▶ _WRITTEN TASKS_:
1. In the forum thread about the halting problem, what happens to a program that passes the verifier but then runs too long anyway?
2. Carry on the forum thread about the halting problem from the point where it stops.

More specifically, you can accept a set of programs that you are certain do halt, and reject all others, at the expense of rejecting some that will halt. As long as that set is large enough to be practical, the result can be useful. If you eg forbid code paths that jump "backwards", you can't really loop at all. Or require loops to be bounded by constants.

dtx1 · on July 22, 2024

I have no insight into this particular project but you could work around the halting problem by only allowing loops you can proof will not go infinite. That would of course imply rejecting loops that won't go infinite but can't be proven not to.

skywhopper · on July 22, 2024

If the verifier can't determine that the loop will halt, the program is disallowed. Also, if the program gets passed and then runs too long anyway, it's force-halted. So... I guess that solves the halting problem.

neaanopri · on July 22, 2024

It's more accurate to say that in principle, there could be programs that would halt, but that the verifier will deny.

lucianbr · on July 22, 2024

So this "solves" the halting problem by creating a new class "might-not-halt-but-not-sure" and lumping it with "does-not-halt". I find it hard to believe the new class is small enough for this to be useful, in the sense that it will avoid all kernel crashes.

▶ _DATASET ENTRIES_:
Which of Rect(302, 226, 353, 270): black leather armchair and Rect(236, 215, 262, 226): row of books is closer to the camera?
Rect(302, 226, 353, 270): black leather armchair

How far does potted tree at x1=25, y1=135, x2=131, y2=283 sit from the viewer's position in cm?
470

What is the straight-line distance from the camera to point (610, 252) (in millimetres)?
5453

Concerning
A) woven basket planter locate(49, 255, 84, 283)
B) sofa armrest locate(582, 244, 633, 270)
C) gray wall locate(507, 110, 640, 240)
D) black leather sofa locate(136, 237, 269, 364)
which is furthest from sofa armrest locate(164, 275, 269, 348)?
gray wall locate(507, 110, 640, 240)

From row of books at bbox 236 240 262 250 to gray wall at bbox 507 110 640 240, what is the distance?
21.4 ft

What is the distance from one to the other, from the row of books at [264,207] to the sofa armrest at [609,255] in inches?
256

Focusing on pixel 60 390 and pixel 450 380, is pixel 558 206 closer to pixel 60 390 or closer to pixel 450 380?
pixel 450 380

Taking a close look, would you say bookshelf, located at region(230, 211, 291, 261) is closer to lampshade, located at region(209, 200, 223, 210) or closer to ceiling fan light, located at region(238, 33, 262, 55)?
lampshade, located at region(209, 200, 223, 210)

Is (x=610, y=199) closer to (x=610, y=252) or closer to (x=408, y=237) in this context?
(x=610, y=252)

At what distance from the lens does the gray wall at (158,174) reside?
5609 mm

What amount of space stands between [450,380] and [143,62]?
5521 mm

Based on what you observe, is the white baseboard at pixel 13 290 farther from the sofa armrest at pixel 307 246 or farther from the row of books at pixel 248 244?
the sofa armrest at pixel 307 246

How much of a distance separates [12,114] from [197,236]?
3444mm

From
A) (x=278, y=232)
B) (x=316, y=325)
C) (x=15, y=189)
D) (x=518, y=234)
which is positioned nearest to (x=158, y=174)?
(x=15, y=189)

▶ _EXPECTED OUTPUTS_:
1. It is force-halted.

2.
I rather expect useful or needed code would be rejected due to "not-sure-it-halts", and then people will use some kind of exception or not use the verifier at all, and then we are back to square one.

tptacek · on July 22, 2024

Lots of useful code is rejected due to "not-sure-it-halts". That's the premise.

umanwizard · on July 22, 2024

Well it is useful in practice, there are some pretty useful products based on eBPF on Linux, most notably Cilium (and, shameless plug for the one I’m working on: Parca, an eBPF-based CPU profiler).

lucianbr · on July 22, 2024

Bad wording on my part, and I still don't know how to word it better. I'm sure this thing is useful, I don't think everyone who contributed code was just clueless.

However, the claim "in the future, computers will not crash due to bad software updates, even those updates that involve kernel code" must be false. There is no way it is true. Whatever Cilium is, I cannot believe it generally prevents kernel crashes.

umanwizard · on July 22, 2024

Correct, you will never be able to write any possible arbitrary code and have it run in eBPF. It necessarily constrains the class of programs you can write. But the constrained set is still quite useful and probably includes the crowdstrike agent.

Also, although this isn't the case now, it's possible to imagine that the verifier could be relaxed to allow a Turing-complete subset of C that supports infinite loops while still rejecting sources of UB/crashes like dereferencing an invalid pointer. I suspect from reading this post that that is the future Mr. Gregg has in mind.

> Whatever Cilium is, I cannot believe it generally prevents kernel crashes.

It doesn't magically prevent all kernel crashes from unrelated code. But what we can say is that Cilium itself can't crash the kernel unless there are bugs in the eBPF verifier.

lucianbr · on July 22, 2024

If the verifier allowed a Turing-complete language, it would solve the halting probem, which is impossible.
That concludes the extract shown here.